In a “darkly humorous” sketch, Ms Gardin made a series of ironic jokes about the impact the Hollywood sex abuse and harassment scandals have had on the showbiz industry.
She joked: “From now on, it's clear, producers are not allowed to rape actresses. [But] what is not clear, is - do we, women, have the right to continue to sleep [with men] for roles? Because if not, well - we will have to learn our lines and go to auditions, and we don’t have the time, frankly."
Ms Gardin joined many other attendees of the awards ceremony in wearing a "#NowWeAct" white ribbon, as a sign of solidarity in the wake of the scandals and a symbol against violence towards women.
She also wore a badge bearing the face of American comedian and actor Louis C.K., one of the high-profile individuals who admitted to inappropriate sexual behaviour towards women early in his career.
Videos from the event suggest that most of the audience enjoyed the routine, but some - including actress Garance Marillier, looked less than impressed.

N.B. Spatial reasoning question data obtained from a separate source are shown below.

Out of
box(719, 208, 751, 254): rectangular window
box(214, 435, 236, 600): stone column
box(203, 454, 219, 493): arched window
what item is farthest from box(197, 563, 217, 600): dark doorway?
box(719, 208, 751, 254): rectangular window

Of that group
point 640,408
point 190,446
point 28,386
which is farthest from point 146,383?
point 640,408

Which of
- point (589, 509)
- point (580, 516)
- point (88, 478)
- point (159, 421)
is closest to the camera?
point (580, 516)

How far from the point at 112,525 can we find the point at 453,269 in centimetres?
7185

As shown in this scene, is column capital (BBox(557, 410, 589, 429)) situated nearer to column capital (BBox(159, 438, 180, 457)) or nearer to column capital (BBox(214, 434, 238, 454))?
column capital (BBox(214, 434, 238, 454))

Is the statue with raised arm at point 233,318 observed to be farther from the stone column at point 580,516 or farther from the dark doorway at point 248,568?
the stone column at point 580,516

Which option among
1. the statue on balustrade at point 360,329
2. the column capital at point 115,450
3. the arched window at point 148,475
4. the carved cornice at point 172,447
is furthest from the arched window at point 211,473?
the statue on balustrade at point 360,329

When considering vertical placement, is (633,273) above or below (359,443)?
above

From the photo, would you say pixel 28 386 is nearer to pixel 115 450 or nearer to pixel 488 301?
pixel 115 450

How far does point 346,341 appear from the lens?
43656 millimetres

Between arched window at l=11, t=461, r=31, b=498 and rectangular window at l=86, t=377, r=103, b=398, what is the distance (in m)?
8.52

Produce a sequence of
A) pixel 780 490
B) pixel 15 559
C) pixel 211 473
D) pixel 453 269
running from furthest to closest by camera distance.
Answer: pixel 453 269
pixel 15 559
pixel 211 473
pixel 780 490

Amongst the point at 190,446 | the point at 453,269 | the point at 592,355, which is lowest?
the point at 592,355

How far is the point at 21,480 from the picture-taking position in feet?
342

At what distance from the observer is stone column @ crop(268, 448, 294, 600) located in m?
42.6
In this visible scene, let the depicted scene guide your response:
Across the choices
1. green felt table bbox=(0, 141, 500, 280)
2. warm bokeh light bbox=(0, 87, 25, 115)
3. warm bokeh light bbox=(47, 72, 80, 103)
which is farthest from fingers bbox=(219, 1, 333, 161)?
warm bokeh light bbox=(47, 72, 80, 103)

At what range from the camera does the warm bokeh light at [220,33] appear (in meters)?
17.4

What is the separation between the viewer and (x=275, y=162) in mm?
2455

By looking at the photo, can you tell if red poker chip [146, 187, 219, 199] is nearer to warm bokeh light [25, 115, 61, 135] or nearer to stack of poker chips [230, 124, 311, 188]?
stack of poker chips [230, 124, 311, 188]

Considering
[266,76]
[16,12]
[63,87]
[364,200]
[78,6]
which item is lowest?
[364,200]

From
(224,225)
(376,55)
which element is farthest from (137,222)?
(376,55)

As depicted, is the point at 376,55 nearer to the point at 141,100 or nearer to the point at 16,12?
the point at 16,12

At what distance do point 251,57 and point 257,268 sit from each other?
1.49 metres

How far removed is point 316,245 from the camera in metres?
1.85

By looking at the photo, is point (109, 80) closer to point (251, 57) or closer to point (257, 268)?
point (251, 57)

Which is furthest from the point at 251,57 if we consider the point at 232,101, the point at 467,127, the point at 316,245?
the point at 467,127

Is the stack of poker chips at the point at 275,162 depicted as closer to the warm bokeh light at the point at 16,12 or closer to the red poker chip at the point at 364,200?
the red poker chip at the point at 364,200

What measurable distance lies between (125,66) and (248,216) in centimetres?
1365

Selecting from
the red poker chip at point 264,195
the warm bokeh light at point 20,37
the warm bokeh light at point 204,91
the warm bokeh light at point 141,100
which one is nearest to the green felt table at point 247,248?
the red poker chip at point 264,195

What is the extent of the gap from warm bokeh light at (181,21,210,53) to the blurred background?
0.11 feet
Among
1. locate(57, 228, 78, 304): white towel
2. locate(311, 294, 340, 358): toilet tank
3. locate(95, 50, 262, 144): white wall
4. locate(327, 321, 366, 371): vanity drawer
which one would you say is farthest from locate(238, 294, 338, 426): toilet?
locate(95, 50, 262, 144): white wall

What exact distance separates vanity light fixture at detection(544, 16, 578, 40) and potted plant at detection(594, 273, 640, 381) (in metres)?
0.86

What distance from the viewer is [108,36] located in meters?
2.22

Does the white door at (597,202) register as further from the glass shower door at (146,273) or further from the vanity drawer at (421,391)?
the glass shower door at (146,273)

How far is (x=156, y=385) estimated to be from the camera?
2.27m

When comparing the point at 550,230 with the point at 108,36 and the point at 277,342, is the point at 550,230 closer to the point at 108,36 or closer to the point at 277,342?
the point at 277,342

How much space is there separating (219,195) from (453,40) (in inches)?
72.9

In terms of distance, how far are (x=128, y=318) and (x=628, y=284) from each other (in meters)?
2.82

The Césars ceremony itself took place at the Salle Pleyel in the 8th arrondissement in Paris, on Friday March 2.
Actress Vanessa Paradis opened the ceremony with a speech explaining the meaning of the “#NowWeAct” white ribbon.
Winners included 120 BPM for best film, Albert Dupontel as best director for his film Au Revoir Là-Haut; Sara Giraudeau as best actress for her role in the film Petit Paysan; and Antoine Reinartz as best actor for his role in 120 BPM.
Other attendees included Juliette Binoche, Isabelle Huppert, Marion Cotillard, Penelope Cruz, Javier Bardem, Olga Kurylenko, Noomi Rapace, Christian Louboutin and Jean-Paul Gaultier.
Of those, Huppert especially has previously been vocal about the scandals.
Earlier this month, she said that the #MeToo campaign "should have happened sooner", and offered her "sympathies and hopes" to the women affected.
She added: “Everything that has been said - since this began several months ago - should have been said."
[Call me a killjoy but I don't approve of Blanche Gardin's comments. What do readers think? Ed.]